You can see what else has been included in pysystemtrade since you last checked, here. If you're not a fan of pysystemtrade, don't worry, you'll probably find the discussion interesting although you'll then have to work out how to implement it yourself.

Naturally your understanding and enjoyment of this post will be enhanced if you've read chapter 12 of my book, though non readers who have followed my blog posts on the subject of optimisation should also be fine.

This post has been modified to reflect the changes made in version 0.10.0

## Costs, generally

In this first part of the post I'll discuss in general terms the different ways of dealing with costs. Then I'll show you how to do this in python, with some pretty pictures.

### How to treat costs

#### Subtract costs from gross returns: use net returns

This is what most people would do without thinking; it's perhaps the "obvious" solution. However this skips over a fairly fundamental problem, which is this: We know costs with more certainty than we know expected gross returns.

I'm assuming here you've calculated your costs properly and not been overly optimistic.

[Task description] The excerpt on costs calls subtracting costs from gross returns the "obvious" approach. Explain why the excerpt says this approach has a fundamental problem.

[Dataset entries]
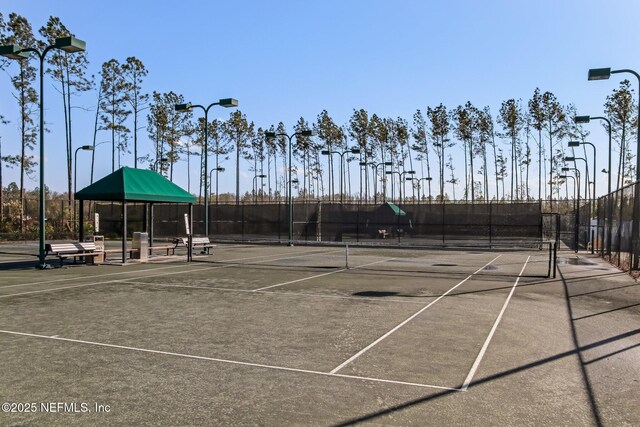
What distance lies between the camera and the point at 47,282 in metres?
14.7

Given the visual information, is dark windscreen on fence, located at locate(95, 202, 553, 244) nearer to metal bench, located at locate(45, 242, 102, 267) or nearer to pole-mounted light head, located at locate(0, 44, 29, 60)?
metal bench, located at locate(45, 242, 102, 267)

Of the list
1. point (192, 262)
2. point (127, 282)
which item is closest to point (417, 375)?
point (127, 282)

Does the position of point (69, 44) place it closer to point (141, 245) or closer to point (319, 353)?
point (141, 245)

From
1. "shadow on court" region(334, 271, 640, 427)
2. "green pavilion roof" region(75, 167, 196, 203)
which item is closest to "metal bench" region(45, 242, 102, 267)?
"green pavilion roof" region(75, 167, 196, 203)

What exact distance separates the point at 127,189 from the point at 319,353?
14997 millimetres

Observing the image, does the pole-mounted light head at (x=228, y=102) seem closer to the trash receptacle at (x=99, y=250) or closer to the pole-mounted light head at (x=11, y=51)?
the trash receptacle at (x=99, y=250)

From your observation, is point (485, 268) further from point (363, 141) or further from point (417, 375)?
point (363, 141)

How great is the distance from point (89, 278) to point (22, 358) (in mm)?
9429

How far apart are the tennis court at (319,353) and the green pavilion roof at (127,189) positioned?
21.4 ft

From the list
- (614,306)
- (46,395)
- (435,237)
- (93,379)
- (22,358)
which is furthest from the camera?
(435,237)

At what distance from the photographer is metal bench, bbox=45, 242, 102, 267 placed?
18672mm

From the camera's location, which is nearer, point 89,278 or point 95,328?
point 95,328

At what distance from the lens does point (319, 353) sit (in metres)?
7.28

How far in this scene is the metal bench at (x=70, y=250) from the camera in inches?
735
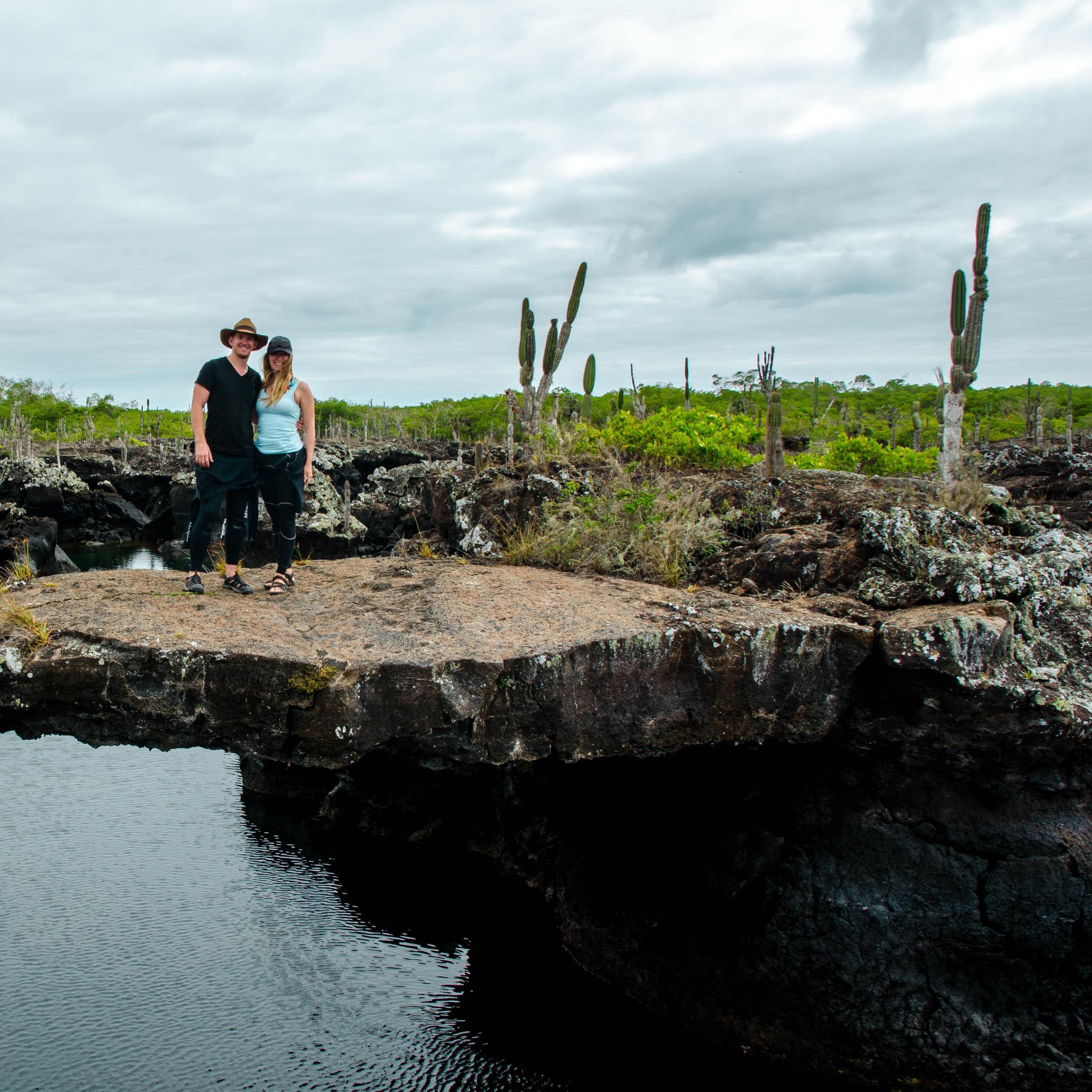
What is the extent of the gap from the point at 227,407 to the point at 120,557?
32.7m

--

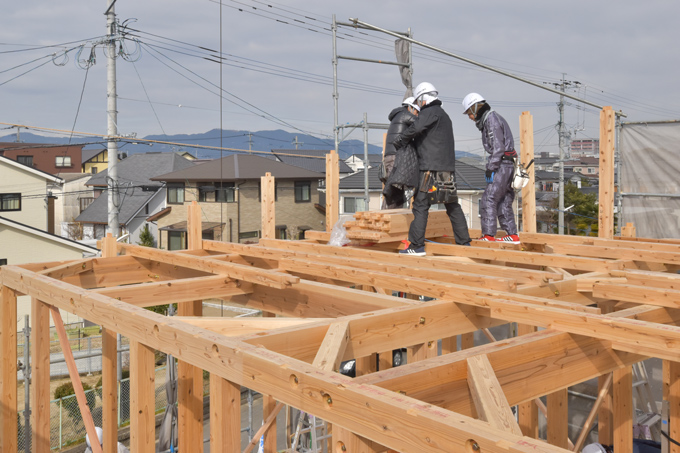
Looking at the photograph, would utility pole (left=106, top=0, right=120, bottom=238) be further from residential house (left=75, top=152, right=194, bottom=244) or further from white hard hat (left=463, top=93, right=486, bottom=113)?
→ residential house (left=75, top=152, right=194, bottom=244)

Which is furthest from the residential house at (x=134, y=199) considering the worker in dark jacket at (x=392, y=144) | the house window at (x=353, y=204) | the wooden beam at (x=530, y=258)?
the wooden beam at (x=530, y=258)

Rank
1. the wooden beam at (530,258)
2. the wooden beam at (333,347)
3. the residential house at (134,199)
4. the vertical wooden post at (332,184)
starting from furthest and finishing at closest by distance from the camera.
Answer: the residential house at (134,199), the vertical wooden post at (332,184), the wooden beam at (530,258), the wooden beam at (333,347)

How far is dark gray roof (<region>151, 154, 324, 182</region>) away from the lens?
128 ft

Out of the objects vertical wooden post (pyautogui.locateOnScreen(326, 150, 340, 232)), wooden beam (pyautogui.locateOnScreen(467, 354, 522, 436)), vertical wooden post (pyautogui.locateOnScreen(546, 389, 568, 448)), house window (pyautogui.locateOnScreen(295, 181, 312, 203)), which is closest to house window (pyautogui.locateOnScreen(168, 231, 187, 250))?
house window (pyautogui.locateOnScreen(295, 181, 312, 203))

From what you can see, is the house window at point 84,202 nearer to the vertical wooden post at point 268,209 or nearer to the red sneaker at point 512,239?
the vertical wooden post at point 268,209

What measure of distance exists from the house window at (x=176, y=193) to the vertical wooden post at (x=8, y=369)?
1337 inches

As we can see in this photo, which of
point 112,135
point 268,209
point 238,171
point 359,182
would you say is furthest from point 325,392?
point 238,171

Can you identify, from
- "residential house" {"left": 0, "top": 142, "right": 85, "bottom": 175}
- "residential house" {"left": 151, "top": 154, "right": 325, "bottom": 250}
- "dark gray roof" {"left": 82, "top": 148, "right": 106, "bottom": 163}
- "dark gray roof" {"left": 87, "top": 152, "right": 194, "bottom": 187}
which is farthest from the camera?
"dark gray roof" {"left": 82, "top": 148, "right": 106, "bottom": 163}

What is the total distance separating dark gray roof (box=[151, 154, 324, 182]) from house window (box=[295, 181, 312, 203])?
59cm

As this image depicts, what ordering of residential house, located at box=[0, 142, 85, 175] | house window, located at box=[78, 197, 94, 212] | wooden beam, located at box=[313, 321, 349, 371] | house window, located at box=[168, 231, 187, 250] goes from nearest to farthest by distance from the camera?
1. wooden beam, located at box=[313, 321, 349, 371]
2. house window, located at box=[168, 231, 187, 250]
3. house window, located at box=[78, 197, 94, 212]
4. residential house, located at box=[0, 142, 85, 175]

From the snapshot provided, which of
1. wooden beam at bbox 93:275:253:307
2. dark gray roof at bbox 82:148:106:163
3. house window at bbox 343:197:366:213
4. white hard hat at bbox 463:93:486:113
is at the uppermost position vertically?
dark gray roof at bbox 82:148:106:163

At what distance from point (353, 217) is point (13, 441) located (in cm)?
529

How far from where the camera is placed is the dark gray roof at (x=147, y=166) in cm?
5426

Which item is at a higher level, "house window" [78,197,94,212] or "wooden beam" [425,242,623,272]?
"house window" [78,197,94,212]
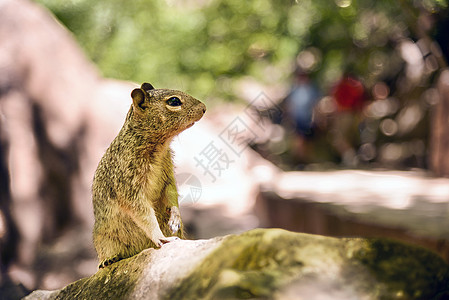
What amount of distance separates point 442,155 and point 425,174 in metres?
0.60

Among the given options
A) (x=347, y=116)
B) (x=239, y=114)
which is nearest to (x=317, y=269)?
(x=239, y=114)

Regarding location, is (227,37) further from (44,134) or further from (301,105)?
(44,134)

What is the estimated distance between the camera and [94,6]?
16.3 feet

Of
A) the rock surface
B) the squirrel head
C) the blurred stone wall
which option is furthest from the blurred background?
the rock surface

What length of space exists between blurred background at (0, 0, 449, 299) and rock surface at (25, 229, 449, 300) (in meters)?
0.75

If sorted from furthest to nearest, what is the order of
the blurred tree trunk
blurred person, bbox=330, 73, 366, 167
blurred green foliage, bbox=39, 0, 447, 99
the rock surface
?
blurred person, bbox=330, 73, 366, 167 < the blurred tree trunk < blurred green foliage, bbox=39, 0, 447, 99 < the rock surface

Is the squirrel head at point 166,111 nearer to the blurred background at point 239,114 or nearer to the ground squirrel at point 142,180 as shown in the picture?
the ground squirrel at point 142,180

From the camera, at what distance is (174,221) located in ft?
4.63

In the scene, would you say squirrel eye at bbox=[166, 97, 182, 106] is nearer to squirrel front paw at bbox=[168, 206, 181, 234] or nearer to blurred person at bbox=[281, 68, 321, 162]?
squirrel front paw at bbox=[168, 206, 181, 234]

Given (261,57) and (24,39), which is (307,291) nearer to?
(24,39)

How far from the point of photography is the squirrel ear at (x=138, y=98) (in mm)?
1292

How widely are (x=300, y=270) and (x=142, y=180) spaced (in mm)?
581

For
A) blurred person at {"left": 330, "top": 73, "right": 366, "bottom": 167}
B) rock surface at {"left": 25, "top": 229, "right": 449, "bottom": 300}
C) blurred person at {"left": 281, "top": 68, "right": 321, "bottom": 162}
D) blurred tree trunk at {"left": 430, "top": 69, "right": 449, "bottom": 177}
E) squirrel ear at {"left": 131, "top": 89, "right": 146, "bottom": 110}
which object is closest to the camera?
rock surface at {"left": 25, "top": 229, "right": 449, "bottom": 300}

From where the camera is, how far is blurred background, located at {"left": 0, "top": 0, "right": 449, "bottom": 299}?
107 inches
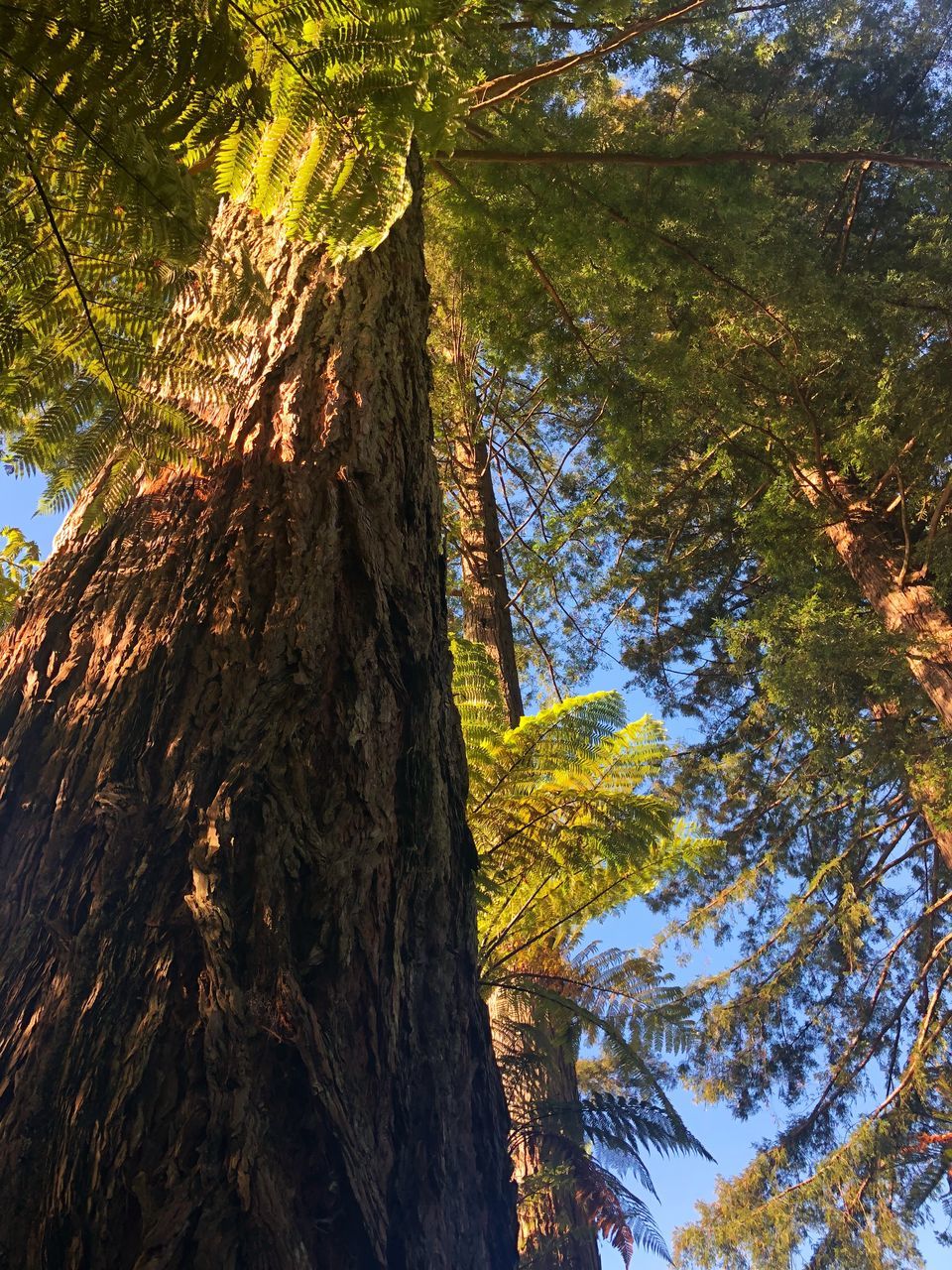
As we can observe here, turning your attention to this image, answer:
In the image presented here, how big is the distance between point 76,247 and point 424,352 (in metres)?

...

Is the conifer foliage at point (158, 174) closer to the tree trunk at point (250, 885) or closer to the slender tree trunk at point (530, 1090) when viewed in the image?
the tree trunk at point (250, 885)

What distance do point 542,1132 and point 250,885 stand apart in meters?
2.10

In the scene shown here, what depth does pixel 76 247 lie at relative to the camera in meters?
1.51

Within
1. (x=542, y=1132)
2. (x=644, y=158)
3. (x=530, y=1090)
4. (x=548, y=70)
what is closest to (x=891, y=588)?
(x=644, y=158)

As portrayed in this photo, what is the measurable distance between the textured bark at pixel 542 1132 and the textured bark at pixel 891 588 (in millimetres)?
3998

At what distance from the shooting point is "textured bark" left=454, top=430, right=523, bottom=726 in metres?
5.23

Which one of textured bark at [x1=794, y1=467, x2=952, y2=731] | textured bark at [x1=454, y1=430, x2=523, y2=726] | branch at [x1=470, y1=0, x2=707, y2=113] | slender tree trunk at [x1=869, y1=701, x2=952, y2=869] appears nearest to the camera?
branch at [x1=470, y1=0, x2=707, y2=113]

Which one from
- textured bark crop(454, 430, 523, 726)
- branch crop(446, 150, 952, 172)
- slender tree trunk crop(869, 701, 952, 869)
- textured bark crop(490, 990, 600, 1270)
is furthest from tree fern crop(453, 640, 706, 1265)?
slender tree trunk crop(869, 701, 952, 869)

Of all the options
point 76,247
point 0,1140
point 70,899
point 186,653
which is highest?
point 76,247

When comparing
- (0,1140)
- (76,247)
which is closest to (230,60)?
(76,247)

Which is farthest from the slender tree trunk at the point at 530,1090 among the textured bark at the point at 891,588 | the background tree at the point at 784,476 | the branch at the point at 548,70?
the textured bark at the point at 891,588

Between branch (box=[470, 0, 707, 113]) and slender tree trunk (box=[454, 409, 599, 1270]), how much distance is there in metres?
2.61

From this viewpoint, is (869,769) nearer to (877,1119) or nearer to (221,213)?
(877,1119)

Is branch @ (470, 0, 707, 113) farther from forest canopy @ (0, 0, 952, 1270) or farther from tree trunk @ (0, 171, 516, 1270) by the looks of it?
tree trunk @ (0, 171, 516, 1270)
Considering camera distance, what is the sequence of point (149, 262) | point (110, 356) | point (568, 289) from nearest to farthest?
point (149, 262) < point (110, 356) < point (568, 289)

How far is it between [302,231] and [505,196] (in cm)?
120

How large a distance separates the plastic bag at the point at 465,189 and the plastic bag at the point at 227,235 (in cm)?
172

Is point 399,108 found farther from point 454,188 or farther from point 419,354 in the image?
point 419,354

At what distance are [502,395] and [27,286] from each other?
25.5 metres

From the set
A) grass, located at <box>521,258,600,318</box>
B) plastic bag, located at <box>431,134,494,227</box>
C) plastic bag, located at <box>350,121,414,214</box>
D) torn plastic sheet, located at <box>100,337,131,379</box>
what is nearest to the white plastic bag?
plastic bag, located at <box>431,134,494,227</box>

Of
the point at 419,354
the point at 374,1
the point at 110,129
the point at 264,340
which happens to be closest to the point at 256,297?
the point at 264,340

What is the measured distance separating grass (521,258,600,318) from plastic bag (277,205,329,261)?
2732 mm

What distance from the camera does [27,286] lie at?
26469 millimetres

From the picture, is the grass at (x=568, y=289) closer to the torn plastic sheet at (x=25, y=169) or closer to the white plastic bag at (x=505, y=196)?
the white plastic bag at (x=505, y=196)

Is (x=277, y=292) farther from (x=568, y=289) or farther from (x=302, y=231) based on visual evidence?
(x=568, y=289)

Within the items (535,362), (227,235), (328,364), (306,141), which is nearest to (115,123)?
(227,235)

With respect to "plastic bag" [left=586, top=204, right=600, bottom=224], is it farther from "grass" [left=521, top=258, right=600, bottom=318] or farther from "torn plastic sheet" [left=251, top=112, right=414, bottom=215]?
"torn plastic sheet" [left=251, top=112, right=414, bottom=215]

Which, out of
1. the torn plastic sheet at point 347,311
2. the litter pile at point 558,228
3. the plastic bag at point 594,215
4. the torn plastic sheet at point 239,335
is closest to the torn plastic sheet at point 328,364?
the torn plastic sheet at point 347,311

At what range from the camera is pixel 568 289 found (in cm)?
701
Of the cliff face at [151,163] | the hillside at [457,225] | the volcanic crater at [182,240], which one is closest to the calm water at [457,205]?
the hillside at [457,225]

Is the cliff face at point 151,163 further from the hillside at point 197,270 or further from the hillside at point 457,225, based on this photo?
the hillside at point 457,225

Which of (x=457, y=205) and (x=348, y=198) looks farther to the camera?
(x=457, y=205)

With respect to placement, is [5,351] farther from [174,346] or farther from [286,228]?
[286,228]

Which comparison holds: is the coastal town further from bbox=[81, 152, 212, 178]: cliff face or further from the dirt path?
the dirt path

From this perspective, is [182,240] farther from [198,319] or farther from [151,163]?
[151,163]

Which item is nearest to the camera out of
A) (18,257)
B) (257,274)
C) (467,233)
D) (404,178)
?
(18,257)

[Exercise result] Using net returns skips over the fact that costs are known with more certainty than expected gross returns. This holds as long as the costs have been calculated properly and not too optimistically.